:: PROBLEM ::
An exact copy of the entries below is needed, with every picture left out.

*** EXERCISE MATERIAL Section Begins ***

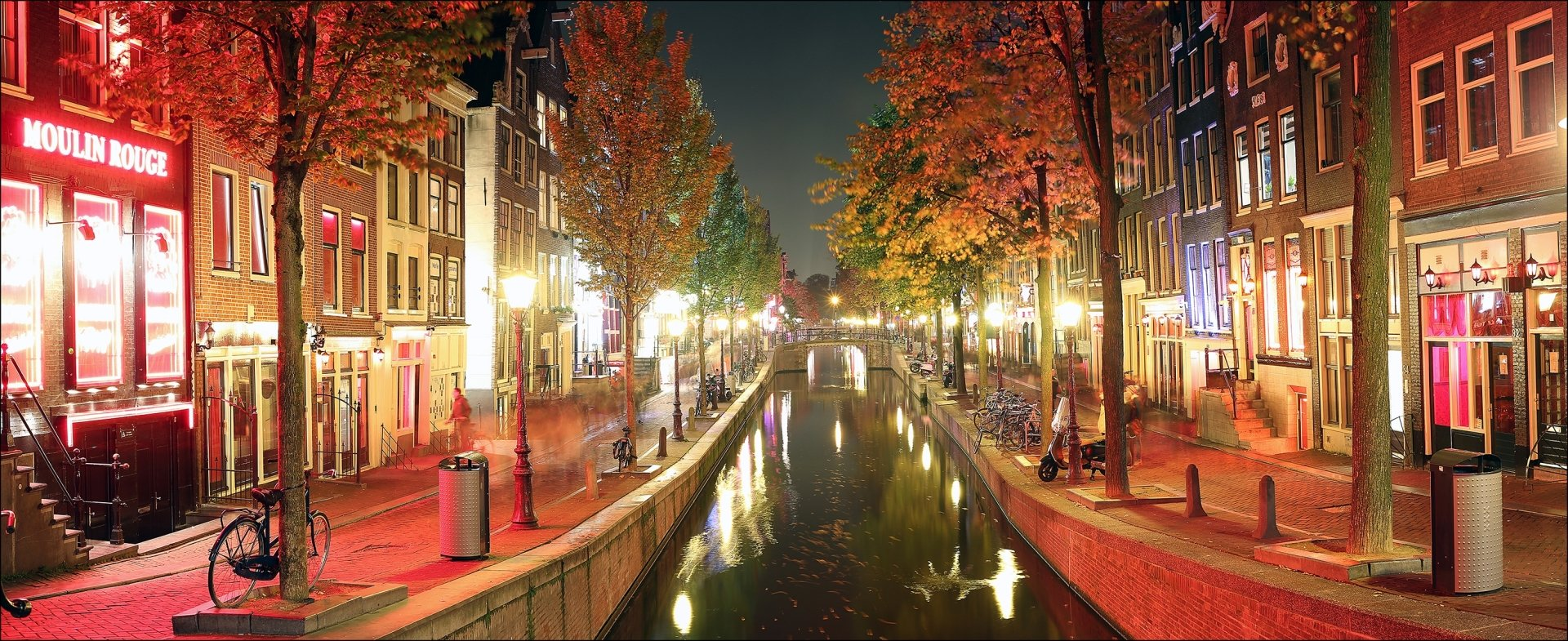 Windows 10 Wallpapers Hd Fall Autumn Night In Amsterdam Fondo De Pantalla Hd Fondo De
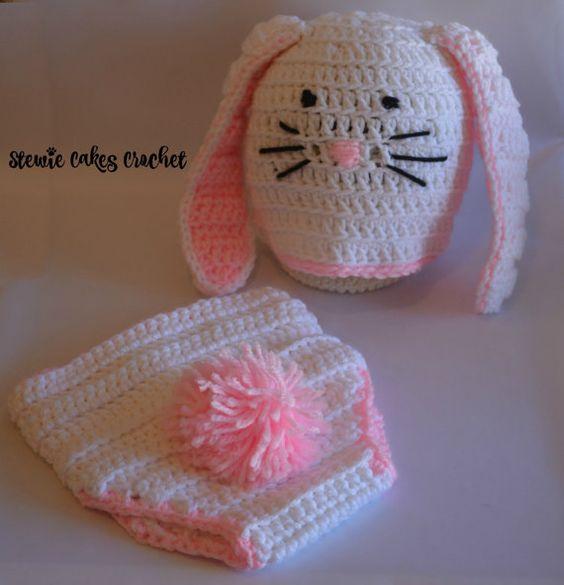 Crochet Bunny Set Easter Bunny Photo Set Bunny Hat by stewiecakes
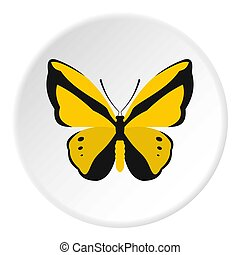 Yellow butterfly icon, flat style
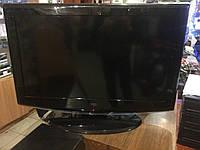 Телевизор ERGO LE-3201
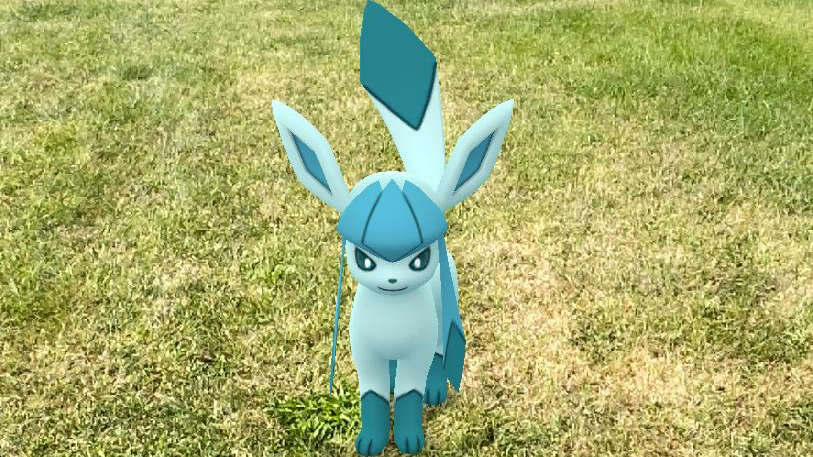 Pokemon Go How To Evolve Eevee Into Glaceon Superparent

*** EXERCISE MATERIAL Section Ends ***

:: WRITTEN SOLUTION ::
 Windows 10 Wallpapers Hd Fall Autumn Night In Amsterdam Fondo De Pantalla Hd Fondo De
 Crochet Bunny Set Easter Bunny Photo Set Bunny Hat by stewiecakes
 Yellow butterfly icon, flat style
 Телевизор ERGO LE-3201
 Pokemon Go How To Evolve Eevee Into Glaceon Superparent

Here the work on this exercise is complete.